While I was looking at https://grpc.io/blog/deadlines
the other day, I was thinking about optimizing resource utilization and better availability in my applications. And here what I came up with - it always makes sense to handle some sort of deadlines, especially in io-intensive applications where one business function might consist of N different http/database calls, likely with retries. Since all external party timings can vary (for a bunch of different reasons), we can't force exact timeouts for every party. Without concept like that our load can be significantly amplified, because client (as an application or as an user with almighty F5) would come in a moment, asking us to do the same thing once again (and very likely to start queuing, then forgetting about this request and retrying once again and so on).
Which bring us to the first question - since Jetty itself handles all worker threads, do you think it would make sense to control this deadlines concept from inside? Is it possible to handle it with already existing abstractions? If so, would you mind mentioning them to me?
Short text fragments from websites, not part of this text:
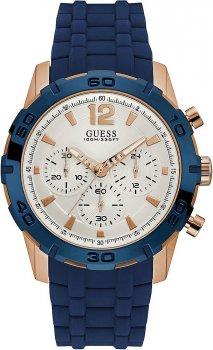 Zegarek  męski Guess W0864G5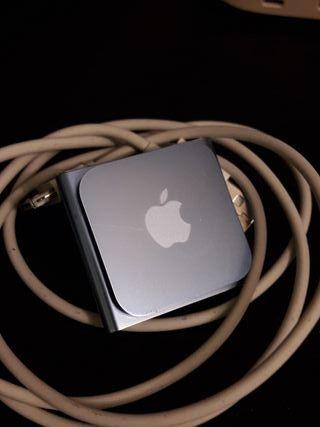 iPod nano 6° generación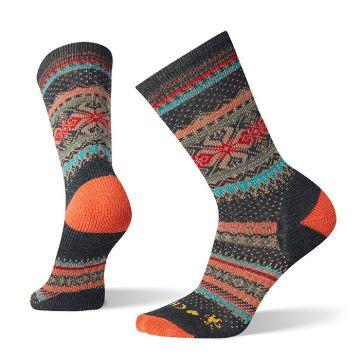 Men's Premium CHUP Hansker Crew Socks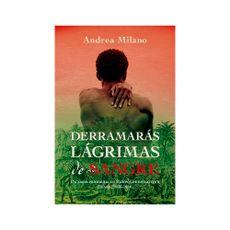 Libro-Derramaras-Lagrimas-De-Sangre-1-853295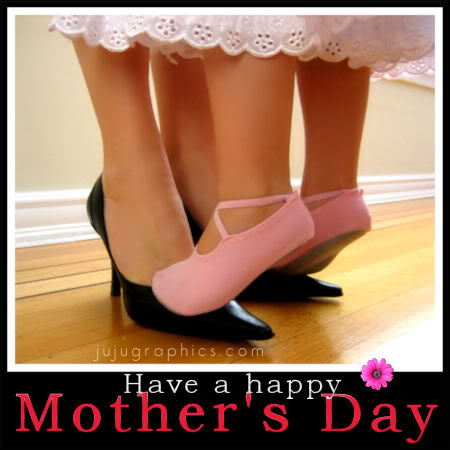 Have a Happy Mothers Day 3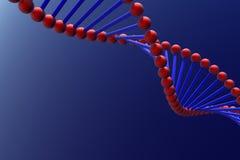 DNA. 3D render of DNA on blue Royalty Free Stock Images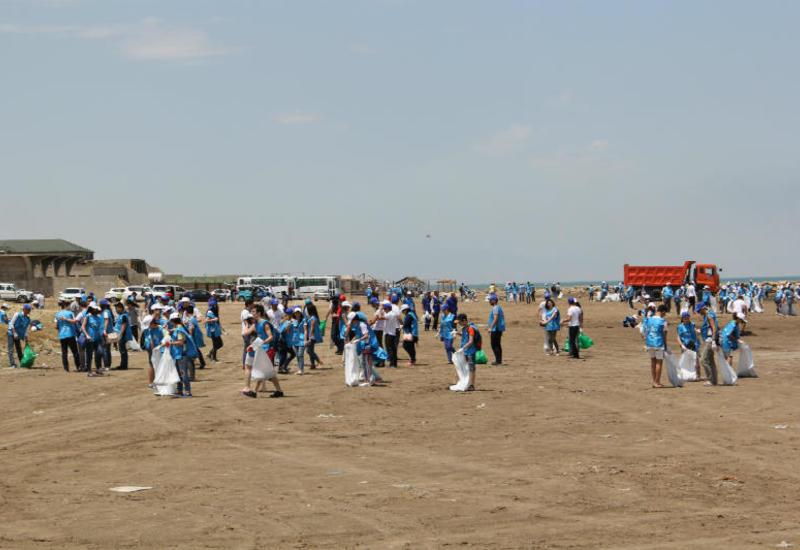"""IDEA и """"Təmiz şəhər"""" провели акцию по очистке бакинского пляжа"""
Next, we should somehow define this point of time, after which we can execute our termination operation (throw exception, stop the thread, etc). I see a few possibilities here:
1) Since it's our application, we know better what is our expected sla, so basically we can have a Map URI -> Timeout, get the timeout, sum it up with current timestamp, store in ThreadLocal and verify at stoppoints, terminate on exceeding.
2) We can ask client to send header with timestamp value, when he will stop waiting for response, read this in inbound filter and then follow option 1 mechanism.
3) We can stamp request with timestamp on balancer/reverse proxy and then follow option 2 mechanism.
Option 1 seems to be the most convenient from architectural and security purposes, but there is one nasty problem - Filter executes after request being popped from the queue, and we don't know for how many time it was held in queue. If server suffers under increased load, most likely these tail requests (from queue) are 'dead' as well - there is no such client who need them to be completed, and it would be extremely convenient to just drop those and proceed fresh ones.
This lead us to the second question - is there any abstraction which executes before queue insertion or immediately after successful insertion (so we are sure it doesn't surpass pool capacity and still have reference to it) and/or augment request or whatever else is suitable so we can retrieve it later in filter?